• _Required task A_
Please reproduce the part of the MongoDB thread that begins with the words containing "Even without tens" and ends with "an in-memory database.".
• _Required task B_
In the MongoDB thread, which field names appear inside each entry of the data_temporal array?
• _Required task C_
What does the MongoDB thread say is used as the "foreign key" when relating data?

• _Text to read_

Even without tens of thousands of concurrent users, you'll eventually run into
a deeply critical performance wall when MongoDB starts reading from disk. It's
really best to think of it as an in-memory database.

------
ericHosick
For a temporal or time based key value store (I think this is kinda what the
presentation shows) I used a collection that was something like:

Temporal Collection { _id: "X1", data_temporal : [ { time_start: SomeDate,
time_stop: SomeDate, _id: "ID2" }, { time_start: SomeDate2, time_stop:
SomeDate2, _id: "ID2" }]

Data Collection { _id: "ID1", parent: X1, data: { field1: "some info", field2:
34 }, _id: "ID2", parent: X1, data: { field1: "Some info new", field2: 34 } }

What is cool about this is that if you have access to the data like ID1, you
can easily find out when it was added and how it changed.

If you have access to the temporal ID, X1, then at any time you can see what
the data looked like.

If you need to relate data, the "foreign key" used is the data_temporal ID. In
this way, it is possible to ask what your key value store data looked like at
any time.

• _Spatial question entries_
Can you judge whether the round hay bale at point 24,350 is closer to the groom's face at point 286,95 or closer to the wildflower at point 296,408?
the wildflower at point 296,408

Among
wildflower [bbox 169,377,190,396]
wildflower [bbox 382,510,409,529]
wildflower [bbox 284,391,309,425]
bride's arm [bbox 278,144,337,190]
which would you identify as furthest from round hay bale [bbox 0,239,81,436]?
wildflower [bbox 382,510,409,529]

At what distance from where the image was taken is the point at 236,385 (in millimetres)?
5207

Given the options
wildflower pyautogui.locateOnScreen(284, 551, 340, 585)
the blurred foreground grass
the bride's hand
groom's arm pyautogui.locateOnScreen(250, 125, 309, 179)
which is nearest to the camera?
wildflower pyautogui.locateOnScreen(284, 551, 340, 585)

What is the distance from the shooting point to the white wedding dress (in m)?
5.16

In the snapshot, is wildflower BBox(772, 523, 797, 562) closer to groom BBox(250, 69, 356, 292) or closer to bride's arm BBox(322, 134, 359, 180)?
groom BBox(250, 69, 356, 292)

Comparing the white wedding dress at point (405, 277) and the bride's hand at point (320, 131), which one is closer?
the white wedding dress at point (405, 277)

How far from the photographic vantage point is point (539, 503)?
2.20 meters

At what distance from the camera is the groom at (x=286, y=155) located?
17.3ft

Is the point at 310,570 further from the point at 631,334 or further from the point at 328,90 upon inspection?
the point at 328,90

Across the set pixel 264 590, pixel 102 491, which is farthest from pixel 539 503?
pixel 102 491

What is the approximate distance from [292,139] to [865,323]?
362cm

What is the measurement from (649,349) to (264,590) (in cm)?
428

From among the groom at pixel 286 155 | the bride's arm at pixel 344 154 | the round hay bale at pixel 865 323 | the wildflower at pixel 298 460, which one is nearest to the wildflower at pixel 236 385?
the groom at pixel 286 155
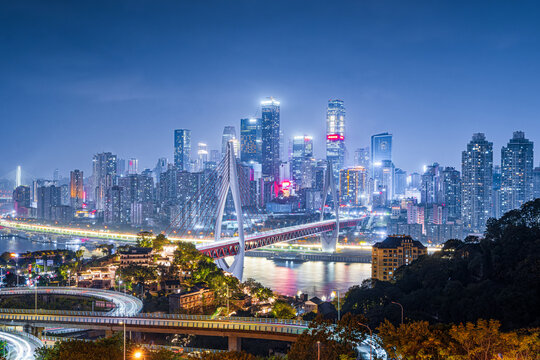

• _Exercise result A_
Even without tens of thousands of concurrent users, you'll eventually run into
a deeply critical performance wall when MongoDB starts reading from disk. It's
really best to think of it as an in-memory database.

• _Exercise result B_
time_start, time_stop, _id

• _Exercise result C_
The data_temporal ID.